▶ **EXCERPTED RECORDS**:
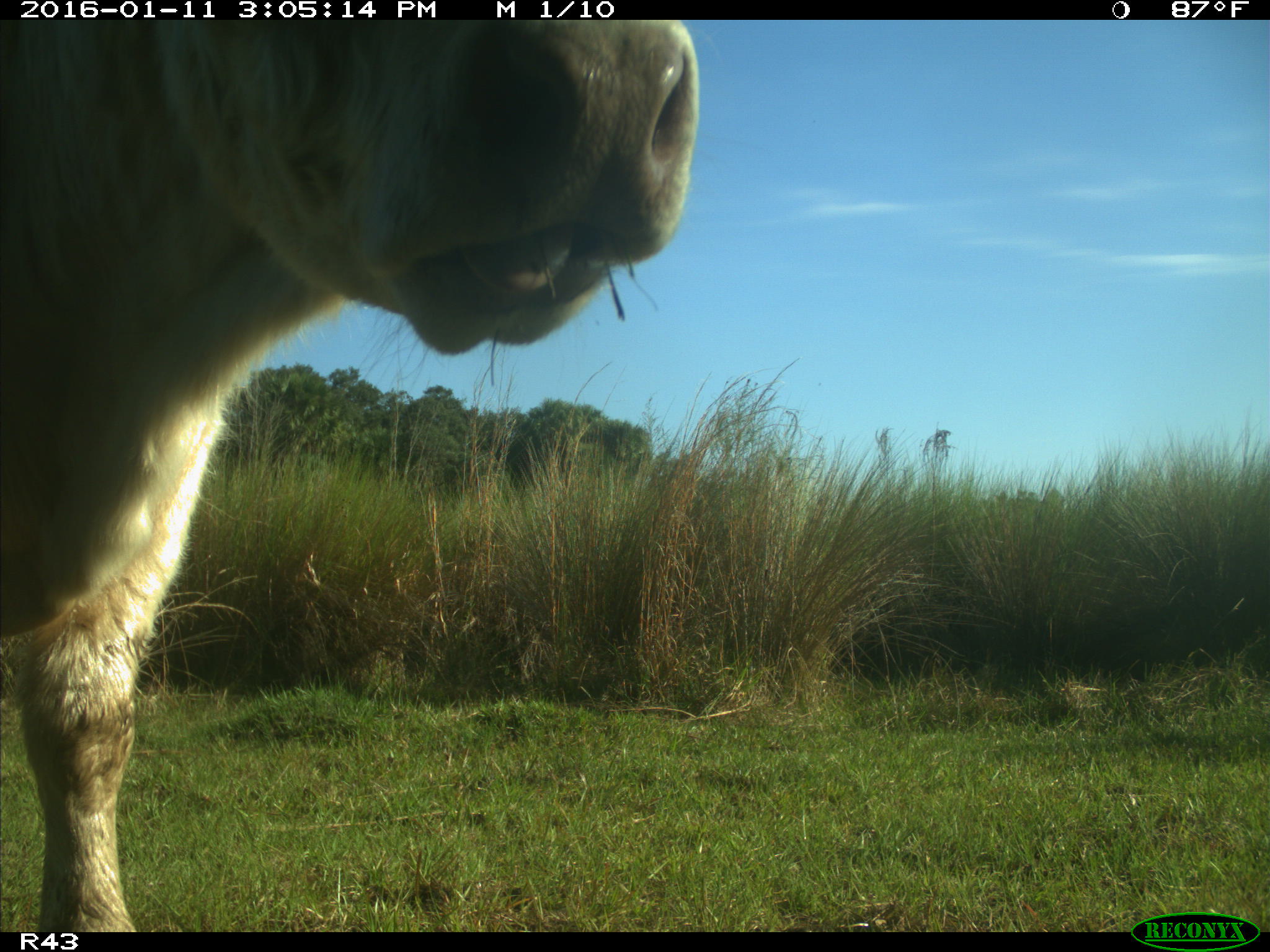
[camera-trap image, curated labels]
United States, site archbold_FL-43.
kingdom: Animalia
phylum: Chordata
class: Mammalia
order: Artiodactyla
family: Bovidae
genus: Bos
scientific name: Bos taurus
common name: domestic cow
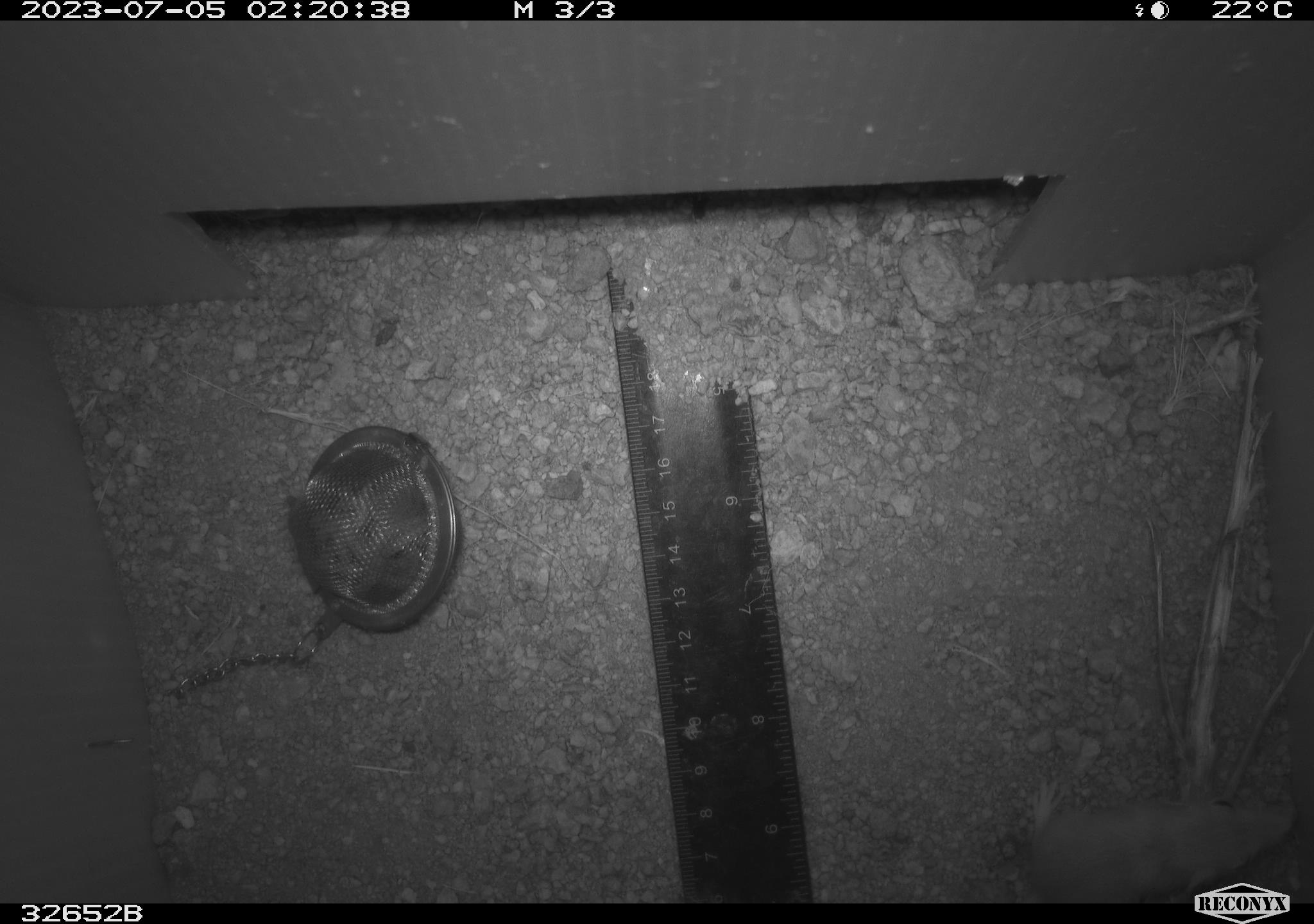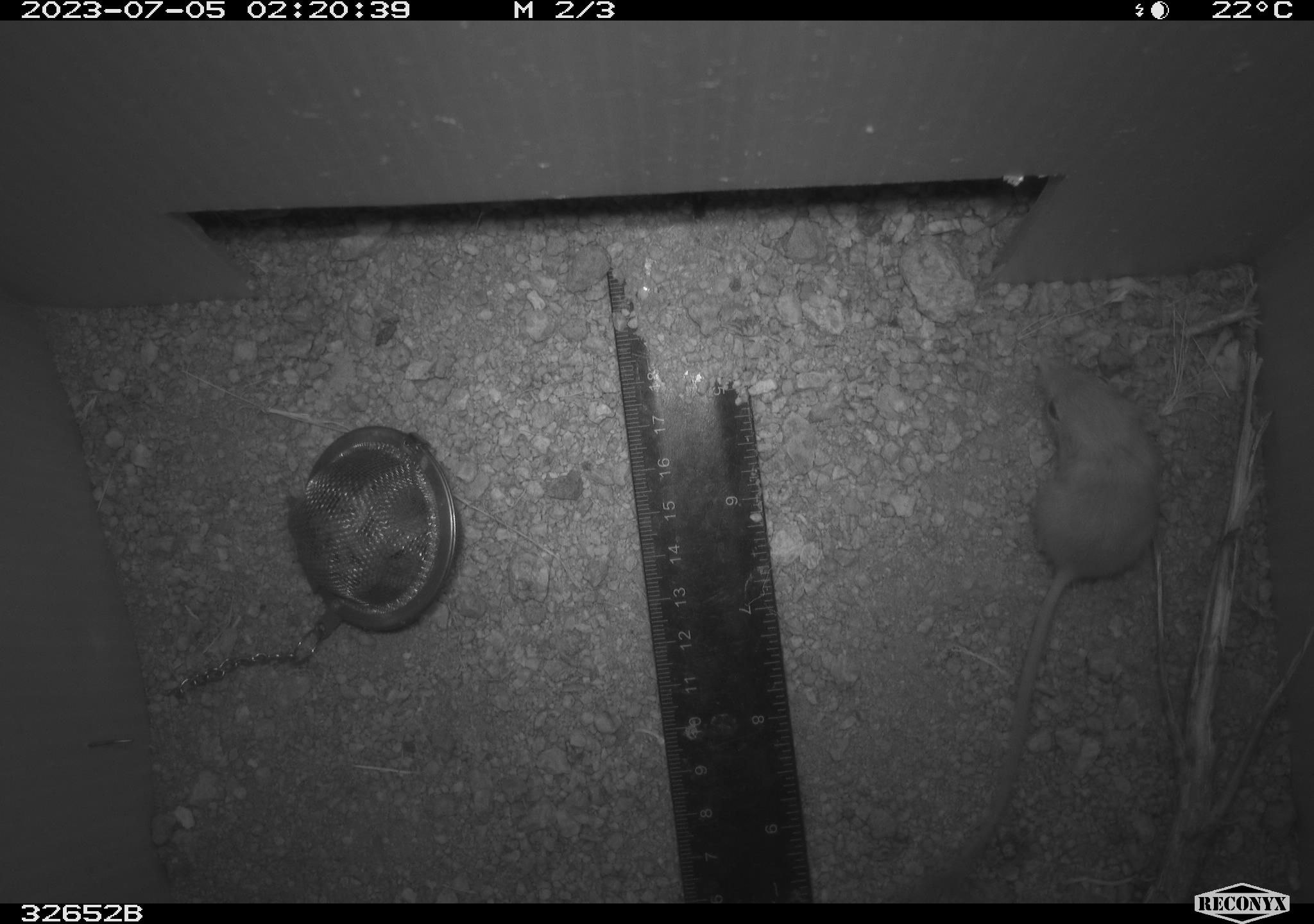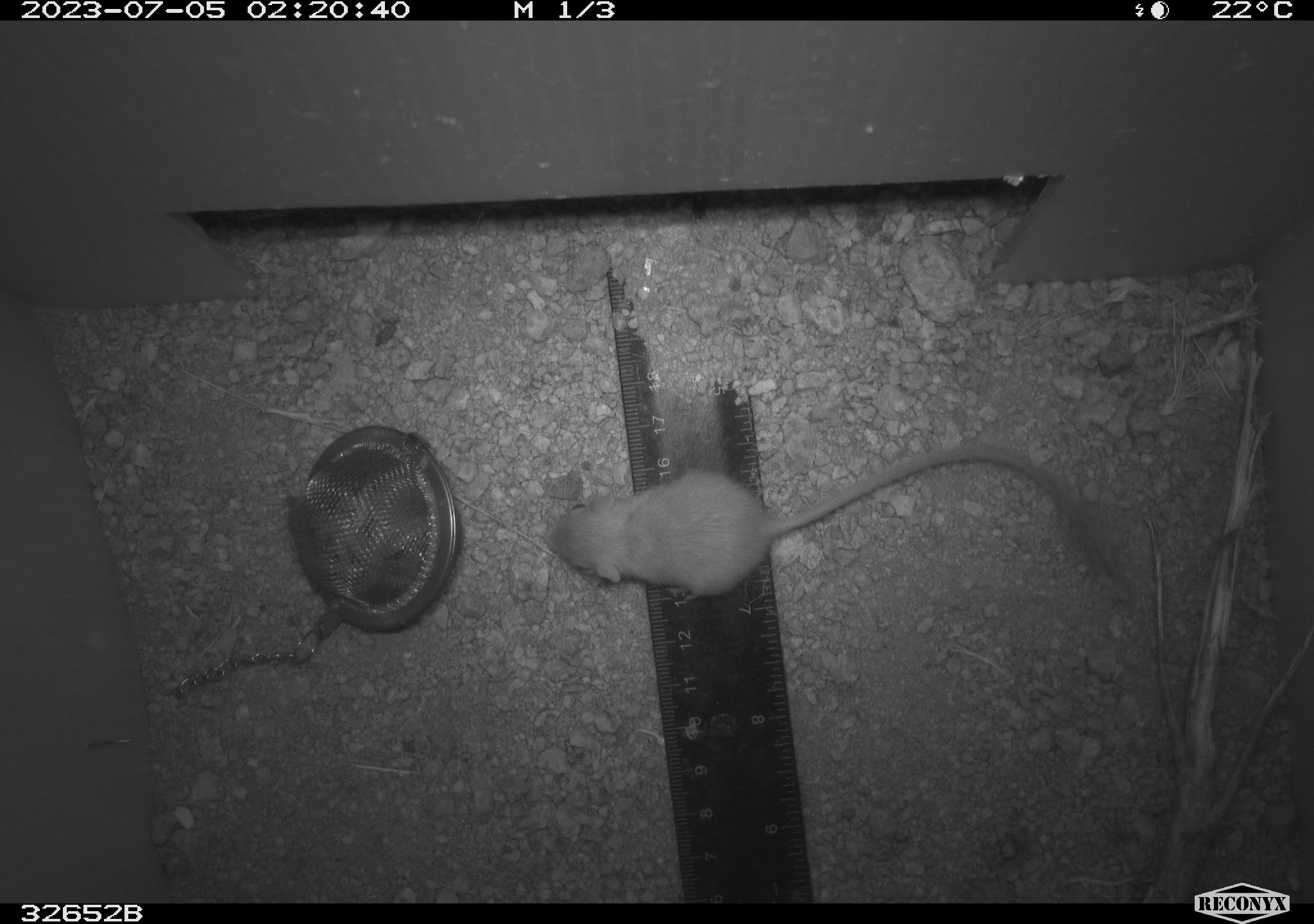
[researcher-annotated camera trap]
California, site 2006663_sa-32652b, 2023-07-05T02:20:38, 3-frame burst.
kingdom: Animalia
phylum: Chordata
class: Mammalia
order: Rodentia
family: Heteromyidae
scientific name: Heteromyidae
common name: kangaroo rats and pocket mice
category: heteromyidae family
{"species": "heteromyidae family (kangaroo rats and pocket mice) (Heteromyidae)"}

▶ **WHAT IS NEEDED**: Omit the pictures, and quote the material above exactly as given.

▶ **TASK RESPONSE**:
[camera-trap image, curated labels]
United States, site archbold_FL-43.
kingdom: Animalia
phylum: Chordata
class: Mammalia
order: Artiodactyla
family: Bovidae
genus: Bos
scientific name: Bos taurus
common name: domestic cow
[researcher-annotated camera trap]
California, site 2006663_sa-32652b, 2023-07-05T02:20:38, 3-frame burst.
kingdom: Animalia
phylum: Chordata
class: Mammalia
order: Rodentia
family: Heteromyidae
scientific name: Heteromyidae
common name: kangaroo rats and pocket mice
category: heteromyidae family
{"species": "heteromyidae family (kangaroo rats and pocket mice) (Heteromyidae)"}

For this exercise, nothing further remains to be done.